J Biol Chem. 2006 Dec 29;281(52):39839-51. Epub 2006 Oct 26., [PMID:17068338]

Abstract [show]
The transporter associated with antigen processing (TAP), a member of the ATP binding cassette (ABC) family of transmembrane transporters, transports peptides across the endoplasmic reticulum membrane for assembly of major histocompatibility complex class I molecules. Two subunits, TAP1 and TAP2, are required for peptide transport, and ATP hydrolysis by TAP1.TAP2 complexes is important for transport activity. Two nucleotide binding sites are present in TAP1.TAP2 complexes. Compared with other ABC transporters, the first nucleotide binding site contains non-consensus catalytic site residues, including Asp(668) in the Walker B region of TAP1 (in place of a highly conserved glutamic acid), and Gln(701) in the switch region of TAP1 (in place of a highly conserved histidine). At the second nucleotide binding site, a glutamic acid (TAP2 Glu(632)) follows the Walker B motif, and the switch region contains a histidine (TAP2 His(661)). We found that alterations at Glu(632) and His(661) of TAP2 significantly reduced peptide translocation and/or TAP-induced major histocompatibility complex class I surface expression.
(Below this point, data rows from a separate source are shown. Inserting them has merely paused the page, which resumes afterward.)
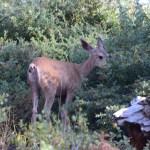 Mule deer12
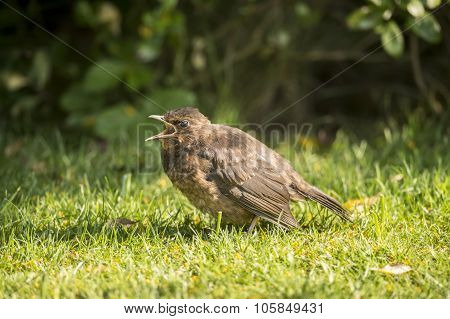 Blackbird Turdus merula juvenile on the grass tweeting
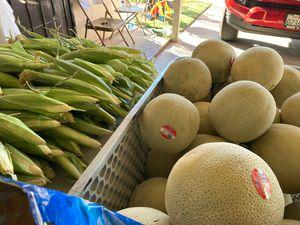 Fresh melons and corn for sale ) melones y elotes de venta for Sale in Hayward, CA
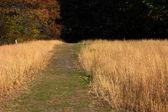 Naučná stezka ve vysoké trávě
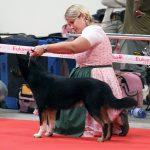Hundeausstellungen: Von der Geschichte bis zum Ablauf
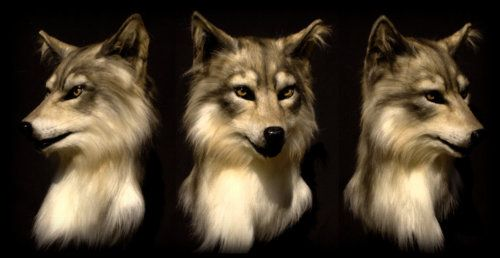 Realistic Wolf Mask | tumblr_libmrzJ4lI1qi343eo1_500.jpg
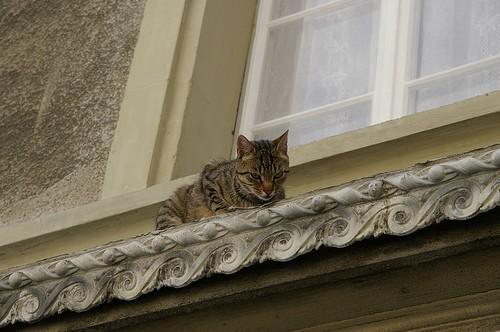 午後懶懶的小貓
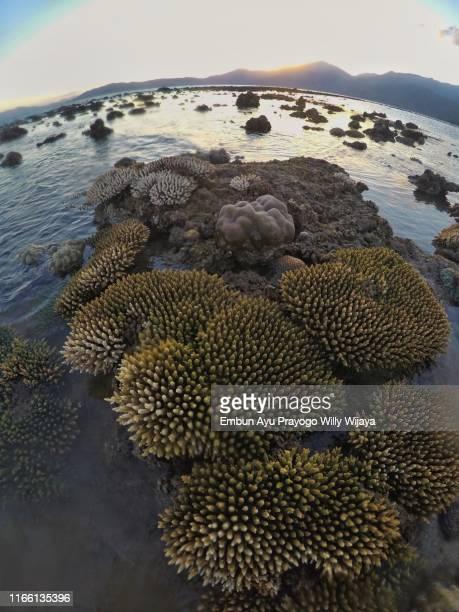 coral bleaching phenomenon - light natural phenomenon stock pictures, royalty-free photos & images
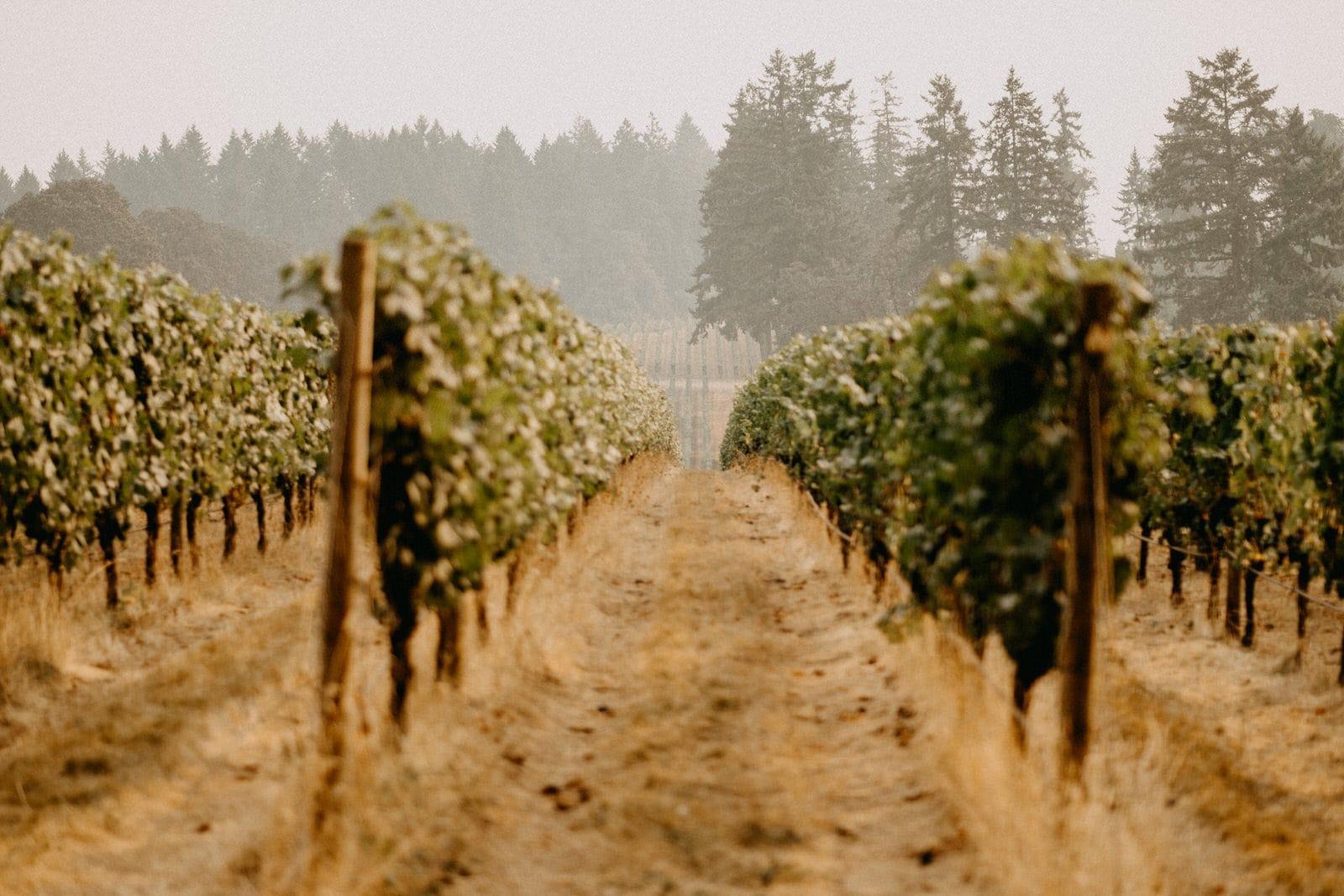 domaine de broglie vineyard in oregon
Alterations of TAP1 Asp(668) alone or in combination with TAP1 Gln(701) had only small effects on TAP activity. Thus, the naturally occurring Asp(668) and Gln(701) alterations of TAP1 are likely to contribute to attenuated catalytic activity at the first nucleotide binding site (the TAP1 site) of TAP complexes. Due to its enhanced catalytic activity, the second nucleotide binding site (the TAP2 site) appears to be the main site driving peptide transport. A mechanistic model involving one main active site is likely to apply to other ABC transporters that have an asymmetric distribution of catalytic site residues within the two nucleotide binding sites.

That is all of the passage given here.